Exercise aim
In how many lines of the listing does the word "μήνυμα" appear? Reply with the number only.

== Segment start ==

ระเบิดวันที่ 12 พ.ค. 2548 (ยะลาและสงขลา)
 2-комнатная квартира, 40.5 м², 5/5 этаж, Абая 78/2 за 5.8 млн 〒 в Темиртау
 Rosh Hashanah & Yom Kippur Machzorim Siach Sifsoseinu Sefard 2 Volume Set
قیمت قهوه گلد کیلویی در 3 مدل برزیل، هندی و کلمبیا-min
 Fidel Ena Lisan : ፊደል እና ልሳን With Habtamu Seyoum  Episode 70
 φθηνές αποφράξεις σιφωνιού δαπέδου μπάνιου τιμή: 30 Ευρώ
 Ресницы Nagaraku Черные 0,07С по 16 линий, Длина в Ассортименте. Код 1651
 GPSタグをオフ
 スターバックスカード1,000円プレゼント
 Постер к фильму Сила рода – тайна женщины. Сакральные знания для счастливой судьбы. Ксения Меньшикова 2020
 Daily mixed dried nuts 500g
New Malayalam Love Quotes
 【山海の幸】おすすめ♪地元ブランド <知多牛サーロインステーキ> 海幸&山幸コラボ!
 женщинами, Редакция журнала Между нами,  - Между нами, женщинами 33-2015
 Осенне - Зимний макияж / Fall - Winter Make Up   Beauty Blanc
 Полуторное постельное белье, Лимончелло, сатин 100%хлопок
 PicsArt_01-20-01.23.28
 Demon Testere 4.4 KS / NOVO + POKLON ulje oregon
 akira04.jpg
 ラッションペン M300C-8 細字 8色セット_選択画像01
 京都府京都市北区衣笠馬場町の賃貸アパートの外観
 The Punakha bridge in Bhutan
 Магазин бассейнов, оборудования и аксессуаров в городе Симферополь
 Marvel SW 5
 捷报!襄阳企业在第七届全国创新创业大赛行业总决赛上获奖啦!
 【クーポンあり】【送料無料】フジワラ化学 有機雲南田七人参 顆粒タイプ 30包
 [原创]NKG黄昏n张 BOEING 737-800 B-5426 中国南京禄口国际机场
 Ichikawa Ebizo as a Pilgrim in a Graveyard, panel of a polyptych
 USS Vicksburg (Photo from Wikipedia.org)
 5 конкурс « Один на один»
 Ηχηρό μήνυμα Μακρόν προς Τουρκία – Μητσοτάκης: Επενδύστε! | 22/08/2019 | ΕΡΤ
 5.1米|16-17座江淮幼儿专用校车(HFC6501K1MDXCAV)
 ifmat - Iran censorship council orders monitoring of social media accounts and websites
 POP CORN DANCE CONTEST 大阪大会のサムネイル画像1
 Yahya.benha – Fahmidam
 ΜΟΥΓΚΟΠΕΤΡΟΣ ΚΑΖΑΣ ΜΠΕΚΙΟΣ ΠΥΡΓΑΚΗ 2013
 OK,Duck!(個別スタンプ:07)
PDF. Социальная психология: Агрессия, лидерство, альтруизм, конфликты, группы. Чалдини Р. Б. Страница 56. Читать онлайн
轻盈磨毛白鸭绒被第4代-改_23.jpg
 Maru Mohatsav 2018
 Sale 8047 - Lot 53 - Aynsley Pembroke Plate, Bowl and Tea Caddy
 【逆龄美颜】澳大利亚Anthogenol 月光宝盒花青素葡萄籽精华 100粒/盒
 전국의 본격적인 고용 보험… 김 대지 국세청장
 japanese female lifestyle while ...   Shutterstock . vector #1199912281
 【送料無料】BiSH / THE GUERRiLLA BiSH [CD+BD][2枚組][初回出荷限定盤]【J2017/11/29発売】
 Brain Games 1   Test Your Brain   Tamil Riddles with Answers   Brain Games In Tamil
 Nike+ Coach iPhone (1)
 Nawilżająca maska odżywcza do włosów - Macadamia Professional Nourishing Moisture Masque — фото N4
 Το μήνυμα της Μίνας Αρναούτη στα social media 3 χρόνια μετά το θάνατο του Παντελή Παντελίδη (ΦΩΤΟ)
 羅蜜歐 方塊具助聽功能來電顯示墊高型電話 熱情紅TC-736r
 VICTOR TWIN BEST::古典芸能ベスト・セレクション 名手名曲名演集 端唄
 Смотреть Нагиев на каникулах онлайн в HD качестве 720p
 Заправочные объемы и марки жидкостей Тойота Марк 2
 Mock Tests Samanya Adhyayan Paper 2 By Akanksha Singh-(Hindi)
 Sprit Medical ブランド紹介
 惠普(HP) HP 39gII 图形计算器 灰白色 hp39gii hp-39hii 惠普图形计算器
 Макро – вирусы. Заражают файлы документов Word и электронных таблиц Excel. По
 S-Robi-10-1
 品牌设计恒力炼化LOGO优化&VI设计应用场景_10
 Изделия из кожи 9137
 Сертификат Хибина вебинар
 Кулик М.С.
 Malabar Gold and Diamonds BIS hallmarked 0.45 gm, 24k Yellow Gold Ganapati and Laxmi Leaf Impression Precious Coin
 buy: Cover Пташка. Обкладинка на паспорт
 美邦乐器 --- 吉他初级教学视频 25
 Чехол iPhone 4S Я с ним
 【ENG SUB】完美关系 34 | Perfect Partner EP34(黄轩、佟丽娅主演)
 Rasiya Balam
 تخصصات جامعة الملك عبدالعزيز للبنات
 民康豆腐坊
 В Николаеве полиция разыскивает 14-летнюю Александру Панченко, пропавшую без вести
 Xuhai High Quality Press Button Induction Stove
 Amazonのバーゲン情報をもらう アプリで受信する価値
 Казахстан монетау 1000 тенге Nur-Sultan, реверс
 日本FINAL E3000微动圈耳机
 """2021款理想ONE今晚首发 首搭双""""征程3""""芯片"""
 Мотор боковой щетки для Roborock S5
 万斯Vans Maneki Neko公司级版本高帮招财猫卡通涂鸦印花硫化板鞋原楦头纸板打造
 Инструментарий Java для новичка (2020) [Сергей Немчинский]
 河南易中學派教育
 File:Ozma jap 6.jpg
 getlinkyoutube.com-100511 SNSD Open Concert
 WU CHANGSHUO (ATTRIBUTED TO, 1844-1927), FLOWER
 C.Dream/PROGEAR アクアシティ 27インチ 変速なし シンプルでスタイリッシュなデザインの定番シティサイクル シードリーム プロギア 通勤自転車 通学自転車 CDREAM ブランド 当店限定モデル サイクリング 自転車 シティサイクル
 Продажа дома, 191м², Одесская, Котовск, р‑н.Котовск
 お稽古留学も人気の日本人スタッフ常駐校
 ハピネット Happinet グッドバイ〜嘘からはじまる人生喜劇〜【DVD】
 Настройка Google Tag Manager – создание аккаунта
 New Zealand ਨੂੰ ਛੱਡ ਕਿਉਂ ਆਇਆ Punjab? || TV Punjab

== Segment end ==

Response
2